= Erich Pernice =

German archaeologist

Erich Pernice (19 December 1864, Greifswald - 1 August 1945, Freest) was a German classical archaeologist. He was the son of the gynecologist Hugo Karl Anton Pernice (1829–1945).

He studied classical philology in Berlin, and classical languages, history and archaeology at the University of Bonn, where his instructors included Reinhard Kekulé von Stradonitz and Heinrich Nissen. In 1888, he obtained his PhD with a dissertation titled Galen et de ponderibus mensuris testimonia. Through a travel grant from the Deutschen Archäologischen Instituts (DAI), he participated in the excavation at Kerameikos in Athens. In 1895, he began work at the Antikensammlung Berlin (Antiquarium), subsequently spending several years as a directorial assistant (1897-1903).

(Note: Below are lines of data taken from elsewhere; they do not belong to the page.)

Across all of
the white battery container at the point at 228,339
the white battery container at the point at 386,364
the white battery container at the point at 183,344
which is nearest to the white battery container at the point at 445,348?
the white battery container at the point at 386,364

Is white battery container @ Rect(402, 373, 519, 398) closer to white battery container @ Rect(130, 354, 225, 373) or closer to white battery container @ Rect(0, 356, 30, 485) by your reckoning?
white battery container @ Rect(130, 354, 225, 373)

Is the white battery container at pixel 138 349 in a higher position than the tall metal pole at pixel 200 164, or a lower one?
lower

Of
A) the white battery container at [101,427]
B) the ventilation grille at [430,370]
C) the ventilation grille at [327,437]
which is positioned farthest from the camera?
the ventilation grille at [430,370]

In 1903, he was named an associate professor of archaeology and philological auxiliary sciences at the University of Greifswald, later attaining a full professorship (1907) and a directorate of the academic art collections. In 1908/09, he took part in two successful excavations at Miletus. In 1912, he was instrumental towards the founding of the "Pompeii project", a project that is still continued by the DAI today. In the field of metrology, he conducted research of ancient weights. After retirement in 1933, he continued to give lectures at Greifswald until 1940.

== Selected works ==
He was responsible for continuation of the series Hellenistische Kunst in Pompeji (Hellenistic art in Pompeii), a multi-volume project begun by Franz Winter. He also made important contributions as an editor to Wilhelm Lübke's Die Kunst des Altertums and to Georg Lehnert's Illustrierte geschichte des Kunstgewerbes (1907–09). In Gercke and Norden's Einleitung in die Altertumswissenschaft, he was the author of the section on Greek and Roman private life, titled "Griechisches und römisches Privatleben". Other noteworthy works by Pernice include:
- Ein Attischer Friedhof, (with Alfred Brueckner) 1893 - An Attican cemetery.
- Griechisches pferdegeschirr im Antiquarium der Königlichen Museen, 1896 - Greek horse harnesses at the Antiquarium in the Royal Museum.
- Hellenistische silbergefässe im Antiquarium der Königlichen Museen, 1898 - Hellenistic silver vessels at the Antiquarium in the Royal Museum.
- Der Hildesheimer silberfund (with Franz Winter), 1901 - The Hildesheim silver trove.
- Gefässe und Geräte aus Bronze, 1925 - Bronze vessels and implements.
- Pompeji, 1926.
- Pavimente und Figürliche mosaiken, 1928; In: Hellenistische Kunst in Pompeii, Bd. 6. - Pavements and figurative mosaics.
- Hellenistische Tische, Zisternenmündungen, Beckenuntersätze, Altäre und Truhen, 1932; In: Hellenistische Kunst in Pompeji, Bd. 5. - Hellenistic tables, cistern mouths, pedestals, altars and chests.
Pernice promoted regional archaeology (Western Pomerania) via establishment of the Mitteilungen aus der Sammlung Vaterländischer Altertümer.